▶ _Te verrichten werk_:
a) Welk bedrag heeft de beklagcommissie volgens de aangeleverde tekst als tegemoetkoming toegekend?
b) Waarom kan de directeur zich volgens de aangeleverde tekst vinden in de hoogte van de tegemoetkoming, terwijl hij het niet eens is met de gegrondverklaring?

▶ _Aangeleverde tekst_:

------------------------

1.         De inhoud van de tegemoetkoming De beklagcommissie heeft een tegemoetkoming van € 20,= toegekend vanwege de - aldus begrijpt de beroepscommissie - gedeeltelijke gegrondverklaring van klagers beklag betreffende een disciplinaire straf van vijf dagen opsluiting in een strafcel en een ordemaatregel van plaatsing in afzondering in een afzonderingscel met observatie door middel van cameratoezicht voor de duur van drie dagen wegens een vermoeden van het slikken van contrabande (ZS-JG-2018-874), op de gronden als in de aangehechte uitspraak weergegeven

2.         De standpunten van klager en de directeur
Namens klager is het beroep als volgt toegelicht. Het beroep richt zich tegen de hoogte van de toegekende tegemoetkoming. De directeur heeft eerst ter zitting van de beklagcommissie naar voren gebracht dat ook het eerdere gedrag van klager heeft meegewogen bij de beslissing om klager zijn baantje als reiniger te ontnemen. Klager kon niet bij deze zitting aanwezig zijn doordat hij in een kliniek verbleef. Klager betwist echter dit standpunt van de directeur en stelt dat er geen sprake is geweest van ander negatief gedrag. Klager stelt zich op het standpunt dat indien ander gedrag heeft meegewogen aan het ontnemen van zijn baantje dit onderbouwd had moeten worden met andere rapportages en/of waarschuwingen of anderszins. Het enkel stellen kan slechts bezwaarlijk voldoende zijn. Klager stelt ten onrechte te zijn uitgesloten van het verrichten van zijn baantje als reiniger en wenst als compensatie alsnog het gederfde loon toegekend te krijgen. Voorts acht klager de toegekende vergoeding van € 20,= ondermaats en herhaalt zijn compensatievoorstel als geformuleerd in het bezwaarschrift d.d. 16 maart 2019. De directeur heeft daarop als volgt gereageerd. Hoewel de directeur het inhoudelijk niet eens is met de gegrondverklaring, kan hij zich wel vinden in de hoogte van de tegemoetkoming nu deze conform de richtlijnen van de RSJ is.

------------------------

▶ _Gegevens hieronder_:
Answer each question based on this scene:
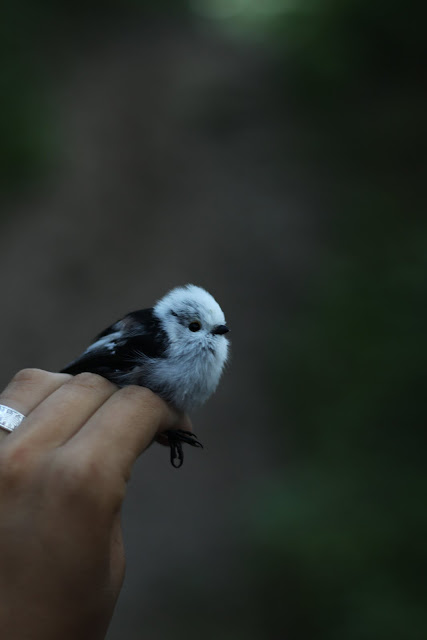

------------------------

▶ _Antwoorden_:
a) € 20,=

b) De tegemoetkoming is conform de richtlijnen van de RSJ. Daarom kan de directeur zich in de hoogte ervan vinden, ook al is hij het inhoudelijk niet eens met de gegrondverklaring.